Ce qui est plus étonnant encore, c’est que ce miracle se retrouve partout. Voyez l’Evangile de ce jour. Le personnage important, c’est bien sûr, le Christ crucifié. Mais après lui? Qui vient immédiatement après lui? C’est un brigand, l’un des deux crucifiés avec le Christ. C’est lui, ce pauvre bougre repenti qui nous fait signe vers Dieu. Ça ne vous étonne pas? Moi, je trouve ça étonnant. C'est lui, ce brigand qui apporte un peu d’humanité et d’air frais dans l’ambiance épouvantable de la crucifixion où nous voyons les chefs du peuple ricaner, les soldats se moquer et l’autre malfaiteur injurier Jésus. Il fallait toute la profondeur du regard de Jésus et sa disponibilité, alors qu’il était lui-même dans la plus inconfortable position, supplicié en vue de mourir.
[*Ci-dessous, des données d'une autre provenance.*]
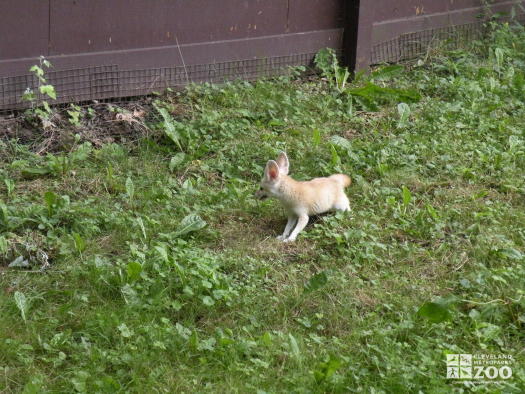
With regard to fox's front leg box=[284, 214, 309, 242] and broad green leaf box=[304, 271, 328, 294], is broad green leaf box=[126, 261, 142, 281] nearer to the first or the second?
broad green leaf box=[304, 271, 328, 294]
Là, suspendu entre ciel et terre, il a eu la liberté intérieure de s’ouvrir à son voisin, dans une attitude de totale dépossession de soi, et de découvrir en lui, au-delà de l’apparence, des traces de lumière : dans un acte de compassion extrême, Jésus a perçu, senti que de tout son cœur et de toute sa chair le malfaiteur, son voisin de supplice, criait vers le Dieu vivant et il l’a déclaré bienheureux.

Oserais-je vous dire enfin qu’au moment où je préparais ces mots que je suis en train de vous dire, quelqu’un a sonné à ma porte, une pauvre fille, française d’origine maghrébine, qui a reconnu devant moi qu'elle était enfoncée dans des dettes énormes. J'ai senti qu'à ce moment-là elle me faisait une confiance absolue. Ceux qui sont capables de dire cela nous précèdent comme aussi ils précèdent Jean-Baptiste dans le royaume de Dieu! Vous comprenez qu’il ne s’agit pas en ce cas d’une façade d’amour. M'est alors venu à l'esprit ce mot de Pavese : “Tu seras aimé, dit-il, le jour où tu pourras montrer ta faiblesse sans que l’autre s’en serve pour affirmer sa force”. Nous touchons là au pur amour.